◆ Problem 1
Using the confidence interval passage, answer each of the following:
(a) If θ is 39, which datasets are expected, and with what probability does each occur?
(b) In repeated sampling, how often does the interval [min(x1, x2), max(x1, x2)] cover the true θ?
(c) For the observed data set D = {29, 29}, what posterior probabilities are given for θ = 28 and θ = 29?
--- Source passage ---
In his answer, Dikran Marsupial provides the following example as evidence that no confidence interval is admissible as a set of plausible parameter values consistent with the observed data:

Let the parameter of interest be $\theta$ and the data $D$, a pair of points $x_1$ and $x_2$ drawn independently from the following distribution:

$p(x|\theta) = \left\{\begin{array}{cl} 1/2 & x = \theta,\\1/2 & x = > \theta + 1, \\ 0 & \mathrm{otherwise}\end{array}\right.$

If $\theta$ is $39$, then we would expect to see the datasets $(39,39)$, $(39,40)$, $(40,39)$ and $(40,40)$ all with equal probability $1/4$.

We are then asked to consider the confidence interval

$[\theta_\mathrm{min}(D),\theta_\mathrm{max}(D)] = [\mathrm{min}(x_1,x_2), \mathrm{max}(x_1,x_2)]$

and informed this will correctly cover the unknown fixed true $\theta$ $75\%$ of the time in repeated sampling. We are also informed that for an observed data set, $D=\{29,29\}$, the posterior belief probabilities for $\theta=28$ and $\theta=29$ are $p(\theta=28|D) = p(\theta=29|D) = 1/2$ (without reference to a prior) while the $75\%$ confidence interval is $\theta\in(29)$. Dikran Marsupial claims that since the confidence level of the confidence interval is a statement about repeated experiments it does not allow one to infer the unknown fixed true $\theta$ based on a particular sample. He further claims that only Bayesian belief is capable of such inference based on a sample.
--- Input material ---
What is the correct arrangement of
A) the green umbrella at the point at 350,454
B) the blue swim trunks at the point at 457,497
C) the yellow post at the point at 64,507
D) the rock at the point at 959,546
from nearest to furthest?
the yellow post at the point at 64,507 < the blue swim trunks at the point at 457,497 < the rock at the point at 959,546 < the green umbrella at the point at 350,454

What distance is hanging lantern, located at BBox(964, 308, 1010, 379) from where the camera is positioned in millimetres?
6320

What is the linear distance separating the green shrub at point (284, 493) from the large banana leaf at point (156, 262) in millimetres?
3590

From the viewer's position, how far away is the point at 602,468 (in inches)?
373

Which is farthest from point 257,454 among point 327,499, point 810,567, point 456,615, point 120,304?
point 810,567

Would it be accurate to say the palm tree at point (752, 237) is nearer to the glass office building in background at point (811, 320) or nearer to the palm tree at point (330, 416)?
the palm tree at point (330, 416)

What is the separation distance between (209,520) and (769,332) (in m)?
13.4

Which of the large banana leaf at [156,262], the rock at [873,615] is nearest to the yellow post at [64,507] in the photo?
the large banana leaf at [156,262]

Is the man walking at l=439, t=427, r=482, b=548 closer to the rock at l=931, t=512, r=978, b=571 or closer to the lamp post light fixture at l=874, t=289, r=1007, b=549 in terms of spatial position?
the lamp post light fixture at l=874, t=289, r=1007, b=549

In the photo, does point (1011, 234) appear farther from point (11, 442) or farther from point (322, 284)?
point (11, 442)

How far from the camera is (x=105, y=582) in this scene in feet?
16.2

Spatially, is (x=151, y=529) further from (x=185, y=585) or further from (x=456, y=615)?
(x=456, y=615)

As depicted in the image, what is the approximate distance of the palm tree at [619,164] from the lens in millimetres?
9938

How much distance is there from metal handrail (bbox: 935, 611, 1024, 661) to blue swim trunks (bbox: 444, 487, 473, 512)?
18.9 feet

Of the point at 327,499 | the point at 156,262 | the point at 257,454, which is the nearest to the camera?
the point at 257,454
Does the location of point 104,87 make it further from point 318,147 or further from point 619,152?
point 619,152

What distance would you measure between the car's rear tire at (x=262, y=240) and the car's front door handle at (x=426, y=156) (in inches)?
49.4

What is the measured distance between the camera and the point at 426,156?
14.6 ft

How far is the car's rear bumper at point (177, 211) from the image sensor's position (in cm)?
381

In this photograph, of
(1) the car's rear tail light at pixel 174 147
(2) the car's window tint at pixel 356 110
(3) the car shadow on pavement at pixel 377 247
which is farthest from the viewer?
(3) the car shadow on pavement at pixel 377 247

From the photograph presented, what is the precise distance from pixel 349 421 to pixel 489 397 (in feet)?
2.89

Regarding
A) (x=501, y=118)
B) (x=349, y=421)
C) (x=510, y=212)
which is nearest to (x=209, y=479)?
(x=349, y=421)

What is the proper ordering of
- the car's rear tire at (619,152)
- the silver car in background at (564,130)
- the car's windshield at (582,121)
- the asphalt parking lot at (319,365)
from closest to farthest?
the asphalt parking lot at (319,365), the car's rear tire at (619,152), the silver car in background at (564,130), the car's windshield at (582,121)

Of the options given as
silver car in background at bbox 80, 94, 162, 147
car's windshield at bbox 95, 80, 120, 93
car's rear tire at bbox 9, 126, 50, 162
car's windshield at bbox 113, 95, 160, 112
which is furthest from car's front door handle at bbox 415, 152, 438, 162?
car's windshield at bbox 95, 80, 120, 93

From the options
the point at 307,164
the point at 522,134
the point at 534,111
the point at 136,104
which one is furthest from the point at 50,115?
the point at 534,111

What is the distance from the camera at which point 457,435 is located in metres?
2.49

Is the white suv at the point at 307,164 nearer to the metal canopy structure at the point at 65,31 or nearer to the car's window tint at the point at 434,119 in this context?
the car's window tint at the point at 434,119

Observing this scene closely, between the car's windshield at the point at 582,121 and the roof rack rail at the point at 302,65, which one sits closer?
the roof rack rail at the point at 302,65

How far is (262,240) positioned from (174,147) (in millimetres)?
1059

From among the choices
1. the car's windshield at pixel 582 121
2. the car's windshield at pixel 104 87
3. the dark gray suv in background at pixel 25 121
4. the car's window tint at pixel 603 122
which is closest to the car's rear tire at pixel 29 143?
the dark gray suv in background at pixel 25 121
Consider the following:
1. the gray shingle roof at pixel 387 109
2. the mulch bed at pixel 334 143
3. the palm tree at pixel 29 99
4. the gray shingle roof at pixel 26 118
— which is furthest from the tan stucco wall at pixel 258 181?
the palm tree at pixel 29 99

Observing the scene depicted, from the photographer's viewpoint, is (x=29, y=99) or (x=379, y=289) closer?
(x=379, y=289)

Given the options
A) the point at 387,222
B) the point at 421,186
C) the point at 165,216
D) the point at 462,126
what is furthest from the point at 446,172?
---
◆ Problem 2
Recast the records as a numbered list, from their first line up to and including the line with "from nearest to furthest?". Leave out blank lines.

◆ Correct result 1
(a) (39,39), (39,40), (40,39) and (40,40), each with probability 1/4.
(b) 75% of the time.
(c) Both are 1/2.

◆ Correct result 2
1. What is the correct arrangement of
2. A) the green umbrella at the point at 350,454
3. B) the blue swim trunks at the point at 457,497
4. C) the yellow post at the point at 64,507
5. D) the rock at the point at 959,546
6. from nearest to furthest?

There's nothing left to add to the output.